Thursday, February 7, 2008

Episode 014 - Conversation with Professor Amy Gajda

Episode 014 - Conversation with Professor Amy Gajda.mp3

Visiting Assistant Professor of Law Amy Gajda joins the faculty at Brooklyn Law School this spring from the University of Illinois - College of Law, where she is an Assistant Professor of Journalism and Law. While she is with BLS, Professor Gajda is teaching Mass Media and First Amendment and The Law of Higher Education. In today's conversation, we discuss Prof. Gajda's law review article What if Samuel D. Warren Hadn't Married a Senator's Daughter?: Uncovering the Press Coverage that Led to The Right to Privacy. The article discusses the impetus for the famous law review article The Right to Privacy by Samuel D. Warren and Louis Brandeis in 4 Harvard Law Review 193 (1890) available in HeinOnline. Publication of Prof. Gajda's article is expected in an upcoming edition of the Michigan State Law Review.

Sunday, February 3, 2008

2nd Circuit Rules on Brooklyn's Atlantic Yards Project

In a major setback for opponents of the Atlantic Yards development project in downtown Brooklyn, the 2nd Circuit Court of Appeals affirmed the dismissal of a complaint challenging eminent domain action on the grounds that it violated the Public Use Clause of the Fifth Amendment.
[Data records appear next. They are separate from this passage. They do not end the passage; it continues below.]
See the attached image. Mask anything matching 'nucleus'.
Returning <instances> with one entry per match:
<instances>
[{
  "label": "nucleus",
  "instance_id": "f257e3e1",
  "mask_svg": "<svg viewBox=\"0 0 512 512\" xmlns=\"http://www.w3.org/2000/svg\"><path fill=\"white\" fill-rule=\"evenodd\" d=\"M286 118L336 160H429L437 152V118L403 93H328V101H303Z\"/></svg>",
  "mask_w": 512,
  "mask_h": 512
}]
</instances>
See the NY Times article reporting the decision. The Court ruled in Goldstein v. Pataki that the plaintiffs failed to demonstrate that the project’s public benefit was a “pretext” to benefit Bruce Ratner, the private developer behind the project.

The plaintiffs challenged the condemnation as a private taking in violation of the Fifth Amendment and alleged that the “public uses” the state agencies advanced for the project were pretexts to benefit Bruce Ratner whose company first proposed it and who serves as the Project’s primary developer. The “pretext” argument was based on the Supreme Court’s decision in Kelo v. City of New London decided in 2005. The Court of Appeals rejected the “pretext” claim stating:

“We do not read Kelo’s reference to “pretext” as demanding, as the appellants would apparently have it, a full judicial inquiry into the subjective motivation of every official who supported the Project, an exercise as fraught with conceptual and practical difficulties as with state-sovereignty and separation-of-power concerns. Beyond being conclusory, the claim that the “decision to take Plaintiffs’ properties serves only one purpose” defies both logic and experience.

“At the end of the day, we are left with the distinct impression that the lawsuit is animated by concerns about the wisdom of the Atlantic Yards Project and its effect on the community. While we can well understand why the affected property owners would take this opportunity to air their complaints, such matters of policy are the province of the elected branches, not this Court.”

In the two years since the Kelo decision, many states have introduced eminent domain reform legislation in response to overwhelming public disapproval of the ruling. The effectiveness of those legislative efforts is questioned in a well researched article entitled The Limits of Backlash: Assessing the Political Response to Kelo by Ilya Somin. The article suggests that widespread political ignorance may contribute to the ineffectiveness of most eminent domain reforms. The plaintiffs challenging the Atlantic Yards development project are far from politically ignorant. Unless the Supreme Court takes their case and overrules Kelo, their struggle against eminent domain in this case seems over.